- **What is being asked**:
Retype the whole listing verbatim and keep the pictures out of it.
Records supplied Block Start
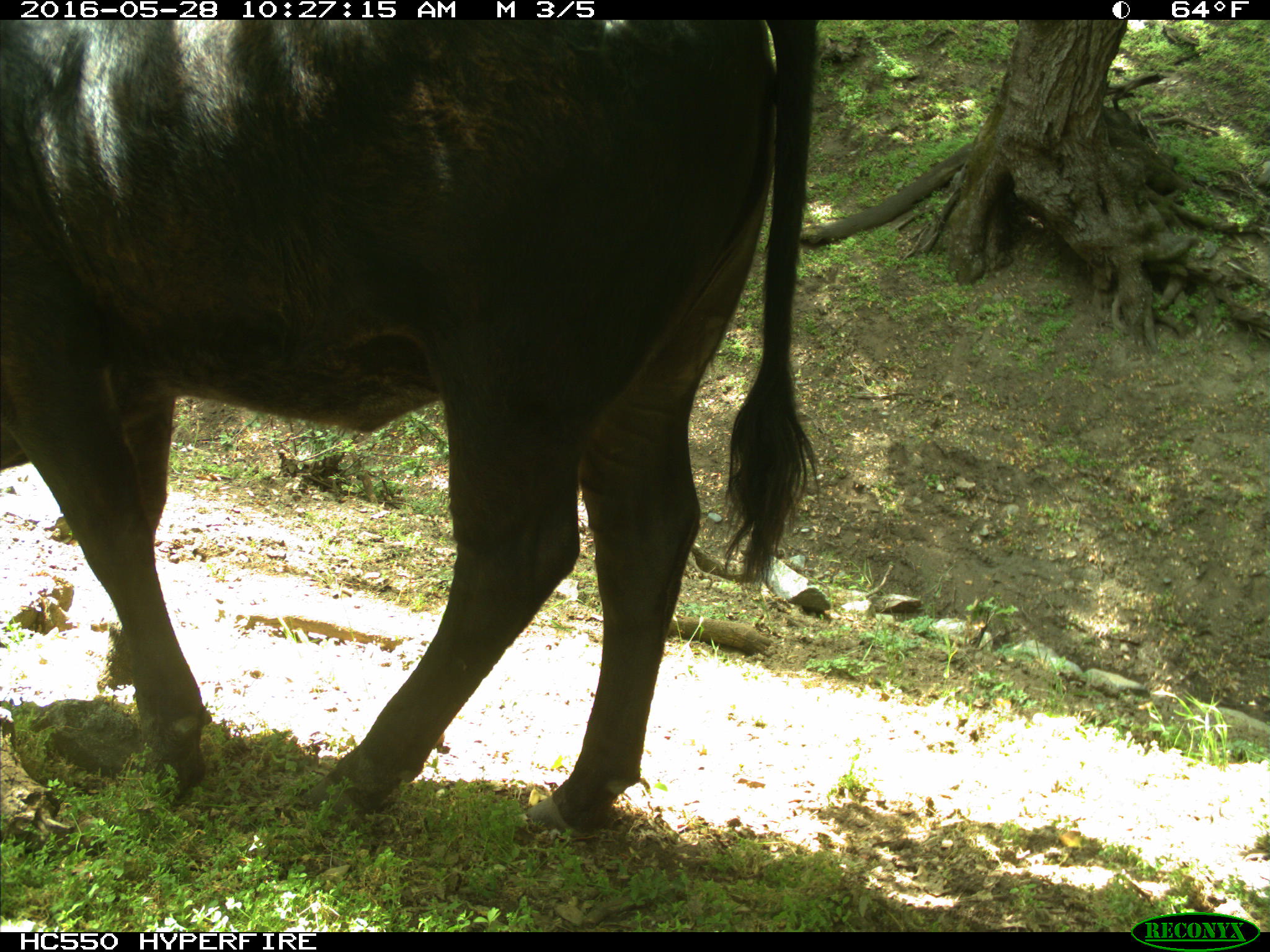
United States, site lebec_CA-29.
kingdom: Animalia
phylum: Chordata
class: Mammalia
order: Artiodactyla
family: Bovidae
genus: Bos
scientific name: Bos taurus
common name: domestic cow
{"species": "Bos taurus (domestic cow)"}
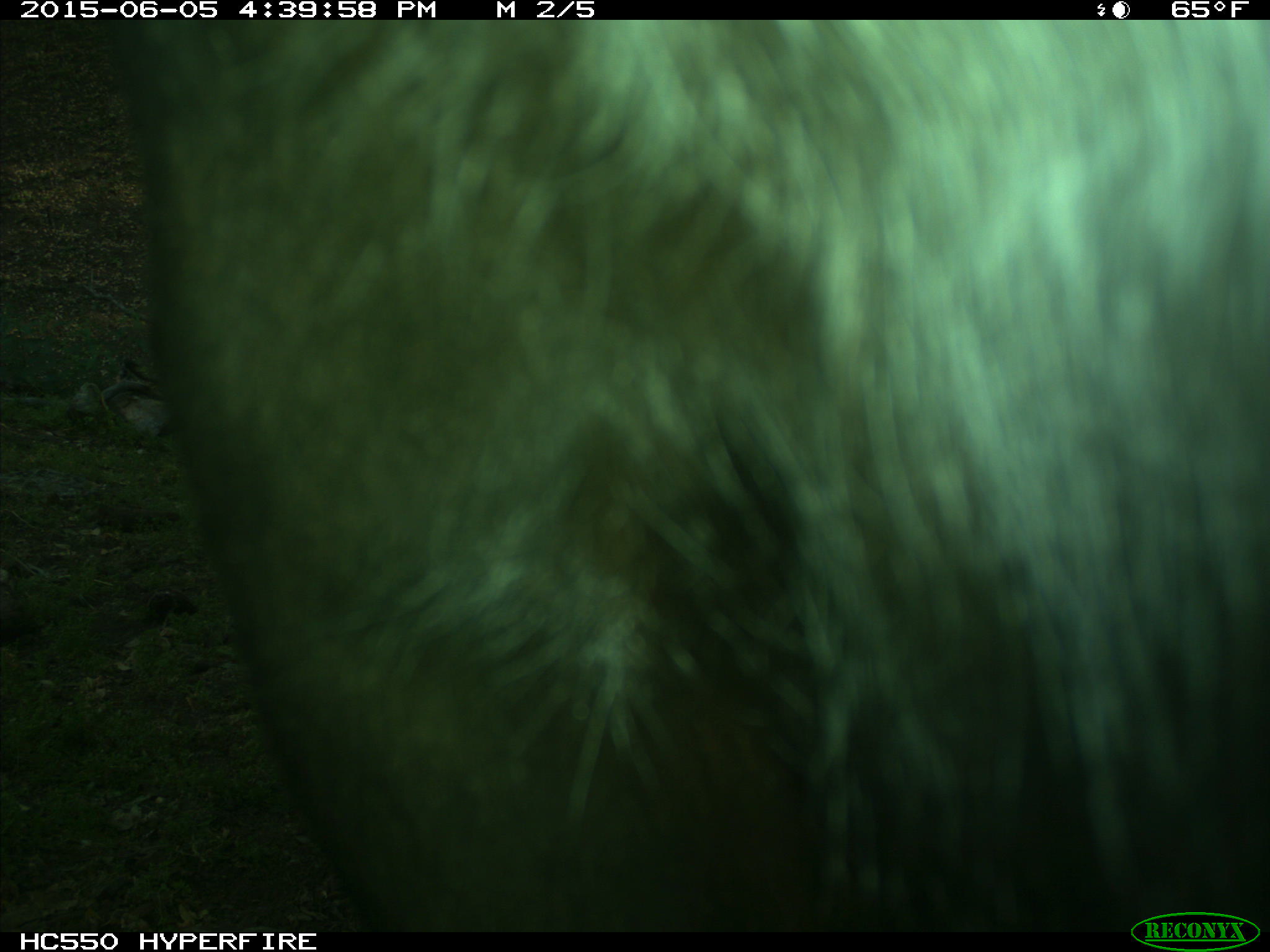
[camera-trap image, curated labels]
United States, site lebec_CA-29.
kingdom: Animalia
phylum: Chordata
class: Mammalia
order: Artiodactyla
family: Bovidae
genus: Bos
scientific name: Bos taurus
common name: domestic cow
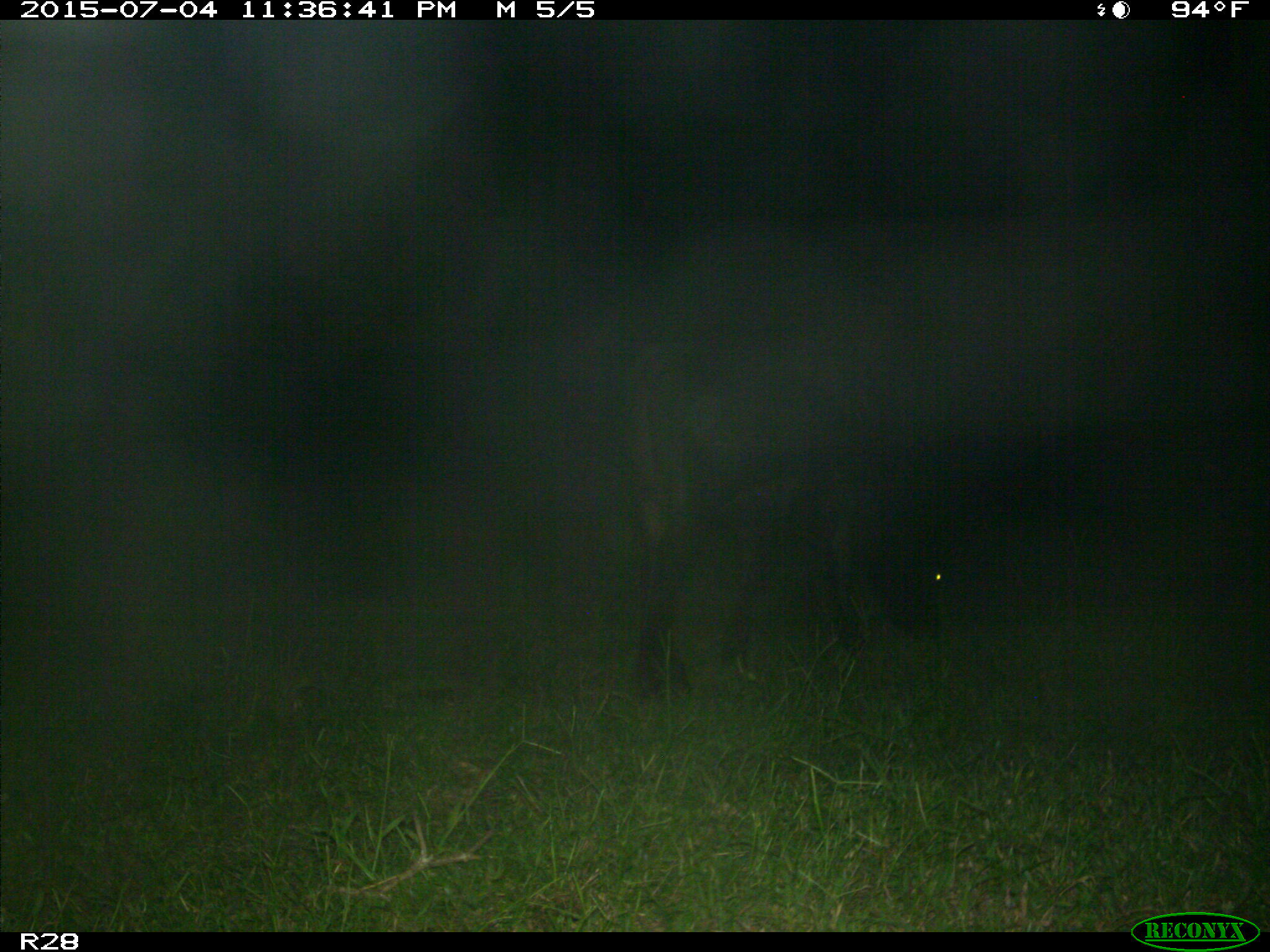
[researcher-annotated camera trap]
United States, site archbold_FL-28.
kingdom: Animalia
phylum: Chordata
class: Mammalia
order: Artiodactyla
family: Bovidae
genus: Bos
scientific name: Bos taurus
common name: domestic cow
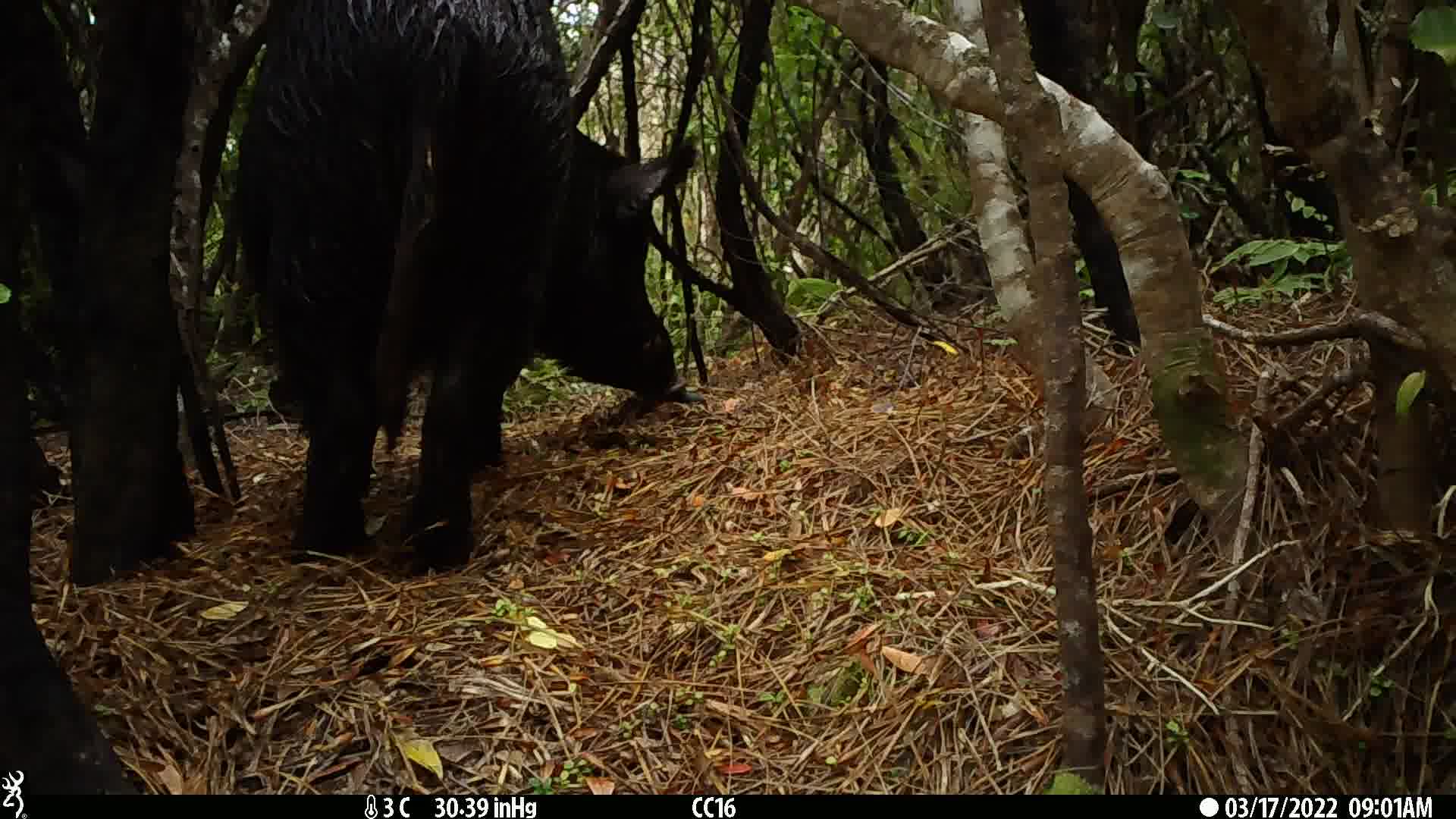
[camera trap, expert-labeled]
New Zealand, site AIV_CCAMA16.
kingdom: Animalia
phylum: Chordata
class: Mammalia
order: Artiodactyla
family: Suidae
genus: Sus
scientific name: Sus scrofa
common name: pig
Records supplied Block End
- **Solution to the exercise**:
United States, site lebec_CA-29.
kingdom: Animalia
phylum: Chordata
class: Mammalia
order: Artiodactyla
family: Bovidae
genus: Bos
scientific name: Bos taurus
common name: domestic cow
{"species": "Bos taurus (domestic cow)"}
[camera-trap image, curated labels]
United States, site lebec_CA-29.
kingdom: Animalia
phylum: Chordata
class: Mammalia
order: Artiodactyla
family: Bovidae
genus: Bos
scientific name: Bos taurus
common name: domestic cow
[researcher-annotated camera trap]
United States, site archbold_FL-28.
kingdom: Animalia
phylum: Chordata
class: Mammalia
order: Artiodactyla
family: Bovidae
genus: Bos
scientific name: Bos taurus
common name: domestic cow
[camera trap, expert-labeled]
New Zealand, site AIV_CCAMA16.
kingdom: Animalia
phylum: Chordata
class: Mammalia
order: Artiodactyla
family: Suidae
genus: Sus
scientific name: Sus scrofa
common name: pig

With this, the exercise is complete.